(About this task) Could you change each "living room" in the material to "lounge", leave everything else as it is, and give all the lines back without the pictures?

(Given information)
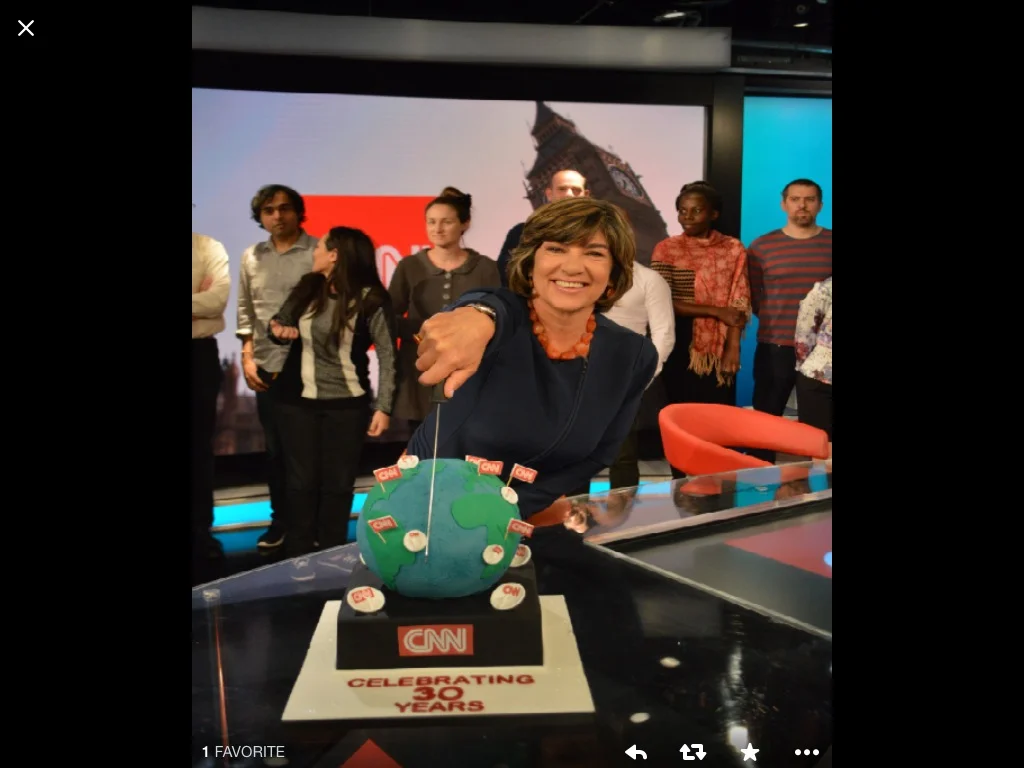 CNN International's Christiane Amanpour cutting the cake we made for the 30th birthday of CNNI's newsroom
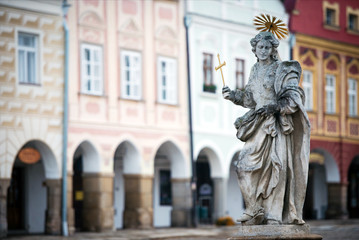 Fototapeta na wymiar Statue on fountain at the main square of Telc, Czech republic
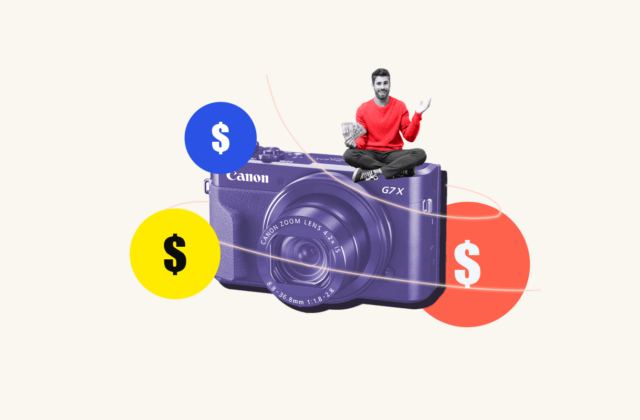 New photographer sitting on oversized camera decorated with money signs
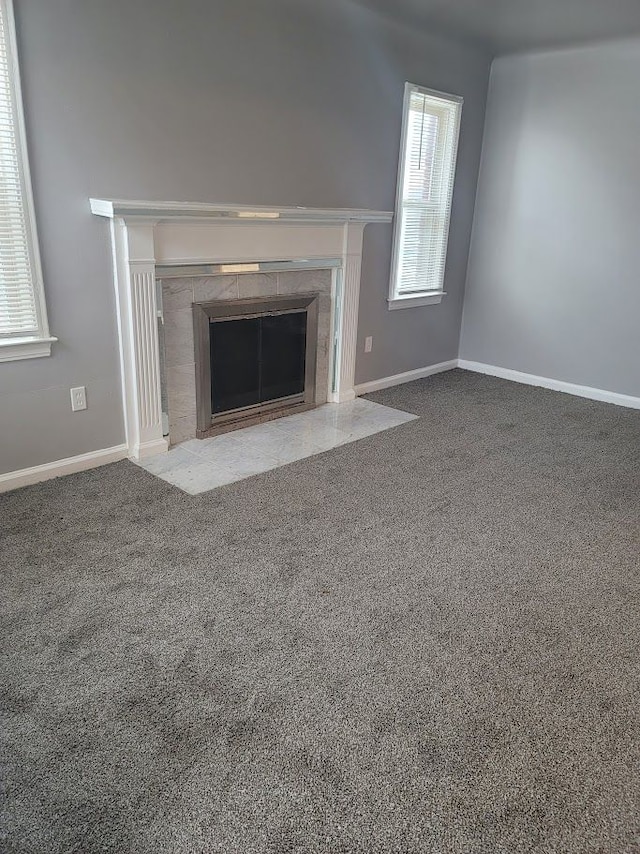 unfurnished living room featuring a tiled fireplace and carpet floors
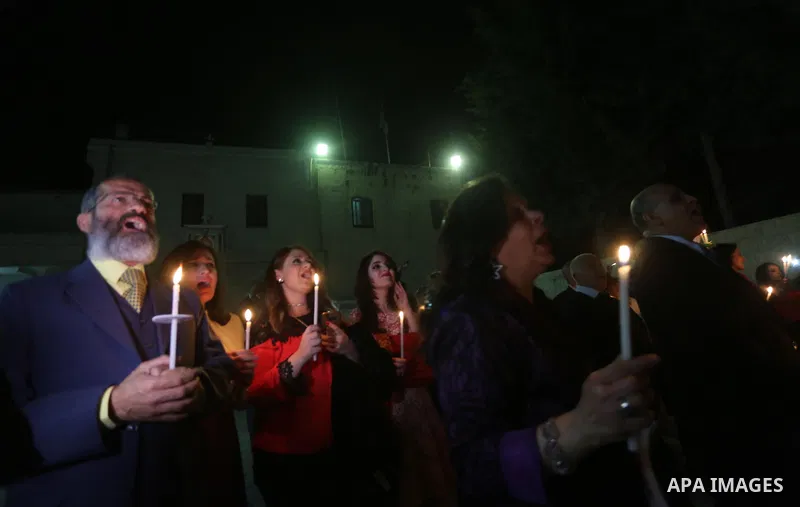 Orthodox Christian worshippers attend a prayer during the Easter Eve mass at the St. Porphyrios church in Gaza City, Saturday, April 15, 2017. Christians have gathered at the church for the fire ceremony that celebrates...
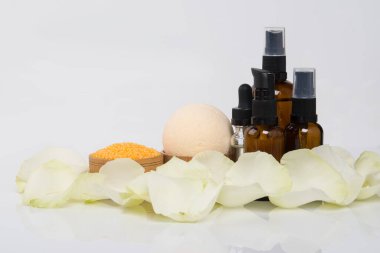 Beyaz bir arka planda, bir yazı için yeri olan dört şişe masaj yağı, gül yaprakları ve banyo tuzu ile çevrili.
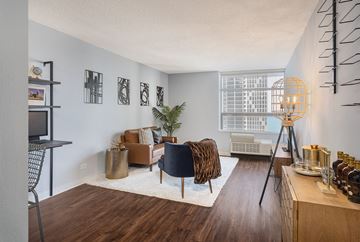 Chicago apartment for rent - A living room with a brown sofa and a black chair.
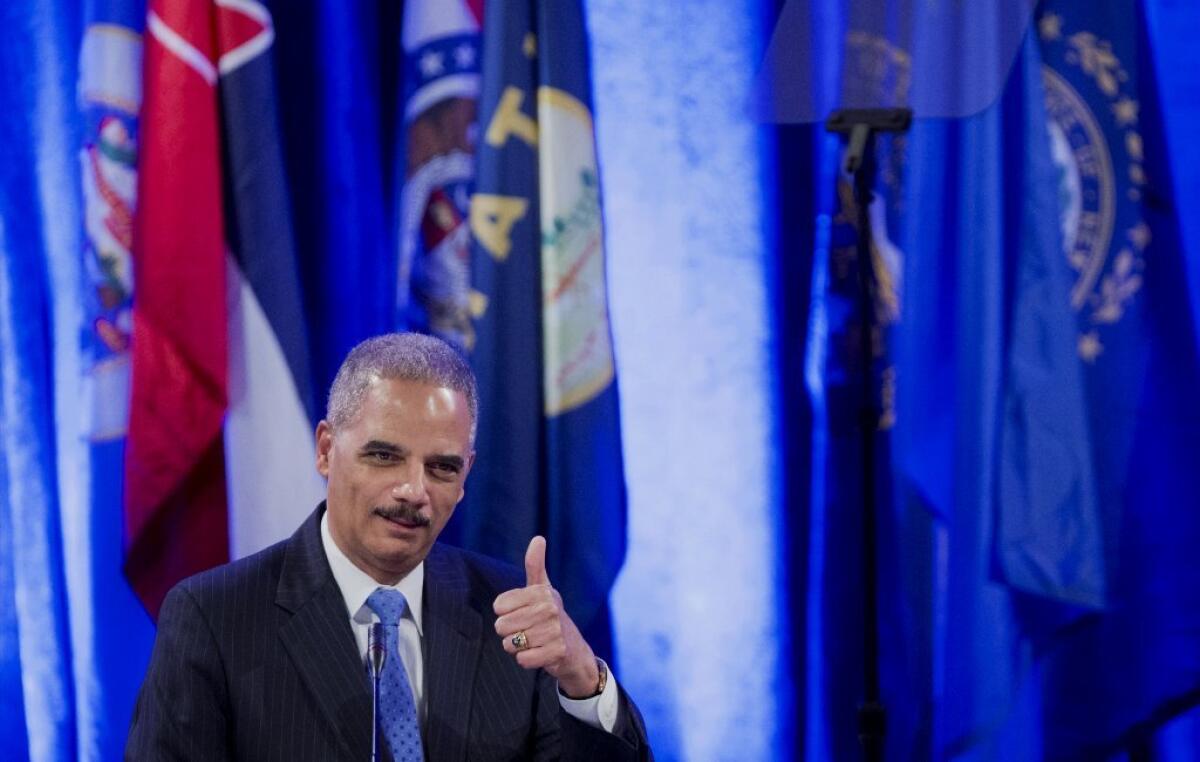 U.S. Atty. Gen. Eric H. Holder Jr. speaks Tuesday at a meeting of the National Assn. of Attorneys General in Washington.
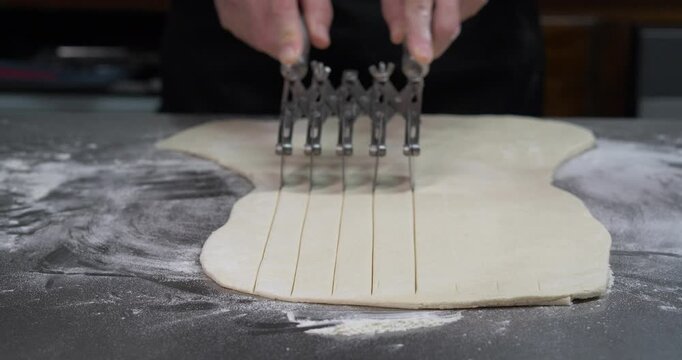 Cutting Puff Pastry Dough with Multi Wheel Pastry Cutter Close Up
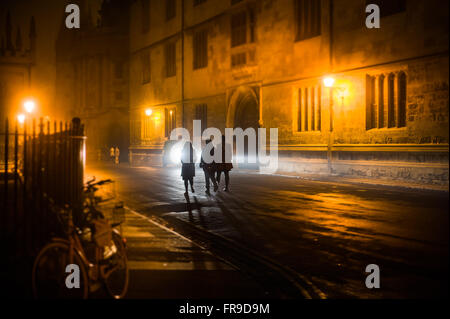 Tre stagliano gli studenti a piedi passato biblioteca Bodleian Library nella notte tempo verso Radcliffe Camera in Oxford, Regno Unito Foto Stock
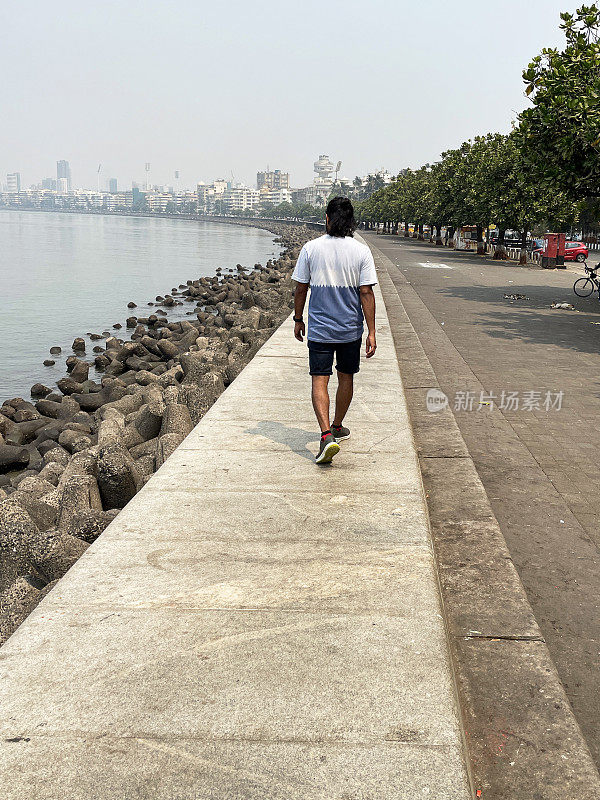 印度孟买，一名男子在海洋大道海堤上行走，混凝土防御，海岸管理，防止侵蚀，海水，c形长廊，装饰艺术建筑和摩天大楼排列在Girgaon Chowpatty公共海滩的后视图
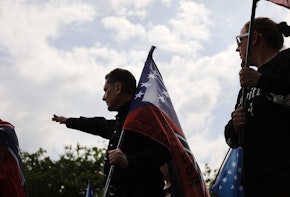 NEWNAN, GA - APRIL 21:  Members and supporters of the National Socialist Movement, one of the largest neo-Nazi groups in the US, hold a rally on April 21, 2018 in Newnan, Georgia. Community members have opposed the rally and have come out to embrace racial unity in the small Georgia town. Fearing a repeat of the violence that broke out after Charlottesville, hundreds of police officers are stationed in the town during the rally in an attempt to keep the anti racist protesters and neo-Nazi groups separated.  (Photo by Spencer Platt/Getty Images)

(Exercise answer)
 CNN International's Christiane Amanpour cutting the cake we made for the 30th birthday of CNNI's newsroom
 Fototapeta na wymiar Statue on fountain at the main square of Telc, Czech republic
 New photographer sitting on oversized camera decorated with money signs
 unfurnished lounge featuring a tiled fireplace and carpet floors
 Orthodox Christian worshippers attend a prayer during the Easter Eve mass at the St. Porphyrios church in Gaza City, Saturday, April 15, 2017. Christians have gathered at the church for the fire ceremony that celebrates...
 Beyaz bir arka planda, bir yazı için yeri olan dört şişe masaj yağı, gül yaprakları ve banyo tuzu ile çevrili.
 Chicago apartment for rent - A lounge with a brown sofa and a black chair.
 U.S. Atty. Gen. Eric H. Holder Jr. speaks Tuesday at a meeting of the National Assn. of Attorneys General in Washington.
 Cutting Puff Pastry Dough with Multi Wheel Pastry Cutter Close Up
 Tre stagliano gli studenti a piedi passato biblioteca Bodleian Library nella notte tempo verso Radcliffe Camera in Oxford, Regno Unito Foto Stock
 印度孟买，一名男子在海洋大道海堤上行走，混凝土防御，海岸管理，防止侵蚀，海水，c形长廊，装饰艺术建筑和摩天大楼排列在Girgaon Chowpatty公共海滩的后视图
 NEWNAN, GA - APRIL 21:  Members and supporters of the National Socialist Movement, one of the largest neo-Nazi groups in the US, hold a rally on April 21, 2018 in Newnan, Georgia. Community members have opposed the rally and have come out to embrace racial unity in the small Georgia town. Fearing a repeat of the violence that broke out after Charlottesville, hundreds of police officers are stationed in the town during the rally in an attempt to keep the anti racist protesters and neo-Nazi groups separated.  (Photo by Spencer Platt/Getty Images)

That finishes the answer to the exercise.